A couple of days ago, I was sitting at a particularly good Italian restaurant around Pier 39 in San Francisco with a friend. A typical day in the city, it was a tumultuous blend of fog, chilly winds and the general pulse which gives San Francisco its character. As we ate some excellent Calamari and Risotto – our conversation ranged over some very interesting developments in the bay area's startup scene. We were talking about various ideas which were being thrown around, and analyzing to an extent their relative pros and cons.. and somehow, turned to the subject of national security and the internet's role in weakening it. Which is when the unbelievable, yet completely plausible statement tumbled out.
The NSA in the US is one of the most, if not THE most, sophisticated spy agencies in the world. And like any other organization, they have reasons to use the Internet to not only gather information but also communicate with agents and field offices around the world. What is interesting is that NSA employees searching for information on any of the major search engines on the web – Google, Yahoo or what have you MUST leave traces of their original Internet addresses with these. And anyone with half a mind could easily piece together what information was being searched for!

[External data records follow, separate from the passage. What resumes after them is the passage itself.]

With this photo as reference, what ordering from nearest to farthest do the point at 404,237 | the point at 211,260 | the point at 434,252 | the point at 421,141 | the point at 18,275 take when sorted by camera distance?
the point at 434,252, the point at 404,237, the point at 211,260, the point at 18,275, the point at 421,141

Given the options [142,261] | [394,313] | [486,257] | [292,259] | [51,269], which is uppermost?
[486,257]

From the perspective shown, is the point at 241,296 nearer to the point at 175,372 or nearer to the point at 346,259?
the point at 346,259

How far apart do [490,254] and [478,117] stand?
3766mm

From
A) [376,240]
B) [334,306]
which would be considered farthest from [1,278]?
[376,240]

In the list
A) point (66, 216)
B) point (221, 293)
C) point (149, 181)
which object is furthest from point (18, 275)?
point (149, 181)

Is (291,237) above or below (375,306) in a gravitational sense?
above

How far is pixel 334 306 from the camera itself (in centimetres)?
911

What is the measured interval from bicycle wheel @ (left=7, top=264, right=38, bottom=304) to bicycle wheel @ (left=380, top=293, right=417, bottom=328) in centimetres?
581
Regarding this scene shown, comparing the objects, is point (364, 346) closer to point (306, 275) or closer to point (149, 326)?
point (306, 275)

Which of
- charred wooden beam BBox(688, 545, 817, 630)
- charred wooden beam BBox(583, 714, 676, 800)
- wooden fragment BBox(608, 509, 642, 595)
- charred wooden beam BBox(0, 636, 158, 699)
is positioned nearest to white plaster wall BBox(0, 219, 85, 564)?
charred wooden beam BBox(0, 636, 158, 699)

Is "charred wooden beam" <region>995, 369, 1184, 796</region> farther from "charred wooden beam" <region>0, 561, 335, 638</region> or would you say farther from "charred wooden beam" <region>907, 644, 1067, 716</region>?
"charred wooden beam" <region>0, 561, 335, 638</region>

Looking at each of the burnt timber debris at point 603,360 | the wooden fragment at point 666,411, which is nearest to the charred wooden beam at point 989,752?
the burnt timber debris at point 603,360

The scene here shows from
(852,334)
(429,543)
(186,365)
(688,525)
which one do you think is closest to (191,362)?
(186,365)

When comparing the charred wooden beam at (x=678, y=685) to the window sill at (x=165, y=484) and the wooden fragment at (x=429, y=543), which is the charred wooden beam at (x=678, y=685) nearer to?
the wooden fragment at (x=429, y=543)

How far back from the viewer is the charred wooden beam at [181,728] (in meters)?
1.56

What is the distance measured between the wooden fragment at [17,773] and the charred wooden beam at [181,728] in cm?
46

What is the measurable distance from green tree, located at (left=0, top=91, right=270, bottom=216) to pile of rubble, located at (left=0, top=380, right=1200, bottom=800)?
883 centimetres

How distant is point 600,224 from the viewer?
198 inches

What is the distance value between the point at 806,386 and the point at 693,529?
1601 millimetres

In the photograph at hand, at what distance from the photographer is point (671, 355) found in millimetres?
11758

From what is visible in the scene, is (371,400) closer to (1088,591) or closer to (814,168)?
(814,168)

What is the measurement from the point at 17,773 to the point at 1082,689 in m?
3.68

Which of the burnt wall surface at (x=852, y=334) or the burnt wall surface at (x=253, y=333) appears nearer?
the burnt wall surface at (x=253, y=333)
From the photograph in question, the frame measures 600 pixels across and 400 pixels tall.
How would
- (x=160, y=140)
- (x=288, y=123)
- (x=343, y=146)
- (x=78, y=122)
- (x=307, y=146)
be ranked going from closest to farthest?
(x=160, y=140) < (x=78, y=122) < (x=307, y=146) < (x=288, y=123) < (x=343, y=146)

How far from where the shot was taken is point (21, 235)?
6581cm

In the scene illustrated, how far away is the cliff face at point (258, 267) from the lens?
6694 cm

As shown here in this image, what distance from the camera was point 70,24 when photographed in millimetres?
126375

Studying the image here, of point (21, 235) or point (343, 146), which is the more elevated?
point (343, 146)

But it is inconceivable that an organization such as this would be amateur enough to let this happen. But how would they solve it?
The answer – replicate the internet. That statement may contain 3 words, but it is probably one of the very few today which non-trivially encapsulate millions of hours of work in it, not to mention huge cost incursions. Which led me to the inevitable question – can even the NSA with a huge chunk of the US defence budget have the resources to carry off what would arguably be the biggest project in modern technological times? I thought I'd do some research to see if this was even possible. We know that the largest information repository in the world today – publicly known anyway – is the one at Google. Considering their search engine is the most effective at piecing together even those parts of the web which are very remotely connected to other parts. One option the NSA has is to make a mirror of sorts of the google search engine on a local intranet, and then search this index locally to locate the resource needed. This way, they can have their addresses show up only at the particular resources, and those too can be covered by the use of hacks and other pieces of technology which aims at doing this. This if of course assuming that they don't already have a wide array of IP addresses meant to throw off any tracking agents for exactly this reason!
The most impressive method of course turns out to be their possible replication of the web itself. Given their resourcefulness, replicating each of the 13 root servers, compressing all the data on the known web into a single database, and then developing technologies to search these in real time is the most effective. The ramifications of such an act of course, are staggering. Not only do they have the largest storehouse of human knowledge to ever have existed at their fingertips, they are probably the only ones who can come close or surpass the kind of work which google is doing right now. Which is saying a lot.